Understandably this was devastating for both of us to hear. I was admitted that night to have an MRI the next morning. My fiancé went back to our apartment just before midnight as we were both exhausted. I was not put into a room, I was able to witness some very “electric personalities” come through the ER that night. I overheard conversations of a man brought in with a gunshot to the abdomen and he was in serious life threatening condition. Just hearing that, I had a moment of realization that I was not in life threatening condition. No matter the outcome of the MRI the next morning I would…well honestly I told myself I should, be okay.

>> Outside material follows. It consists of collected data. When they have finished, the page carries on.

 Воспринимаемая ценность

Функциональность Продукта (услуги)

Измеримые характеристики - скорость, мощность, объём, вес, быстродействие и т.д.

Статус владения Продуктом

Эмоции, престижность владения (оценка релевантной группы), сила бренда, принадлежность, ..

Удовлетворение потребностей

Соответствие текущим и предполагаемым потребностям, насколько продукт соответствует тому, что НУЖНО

I cannot recall the actual MRI I had New Years Day. What I can recall is the absolute sense of fear shared by my fiancé and I, not to mention our families. The resident doctor came to see us, along with a neurologist to discuss the results from the MRI combined with the physical assessments. The neurologist was fantastic, he had a way of explaining things without any grey area or room for self interpretation. He went on to explain there was no evidence to support Mini-Strokes. Although, compelling evidence to support MS. I was then diagnosed with CIS, Clinically Isolated Sydrome. This is to mean I would be tracked by him for a period of three months to see if there would be further physical symptoms disease activity. To help calm my current symptoms, I was placed on a heavy dose of Prednisone, 2450mgs every other day.
One of the notable physical symptoms I had was Optic Neuritis. Which is Blurred and or Double Vision. When a person is intoxicated with alcohol, double vision is typically horizontal. In MS patients with double vision this is vertical as shown below.
To have this every minute of everyday for over one month is incredibly disheartening. Words cannot put into context the feelings if you have not experienced yourself. Also makes watching hockey incredibly frustrating! All joking aside, when watching TV or even holding a conversation, I would often close my eyes.
In those first days and weeks back home with my new fiancé, I had obvious questions going through my head. Could I handle this? Was she going to leave? And the biggest question of all was, why me?!?! There is one moment that stands out, it was maybe one week after. I was laying up in bed next to my fiancé. I began to yell and cry, screaming
“Why me?!? What did I do to deserve this?!? Wasn’t 2003 enough?!?”
My was consoled by my fiancé and reassuring she would not be leaving. As much as I wanted to believe her, there was still a part of me that expected her to leave once my symptoms calmed down. Not only that, I already felt guilt for putting this on her, as silly as that sounds.
A few years after I was diagnosed and we were married, I asked her in a polite manner if she had thought of leaving our relationship after I was diagnosed. She answered me honestly with a yes. She explained she had to look deep down inside of herself, she spoke with family and close friends about it. Everytime the thought crossed her mind she felt an overwhelming sense of love for me. No matter the circumstance! She did not stay with me out of guilt or sense of obligation. She was and continues to be just as committed as I am to our life together.
As you can see these beginnings of my medical experience really did feel as though I was on a rollercoaster. Even to this day I feel I am on a rollercoaster at times. It’s all about outlook and perspective. Allowing ourselves to let go, be vulnerable, but have the courage to push through the challenges of life.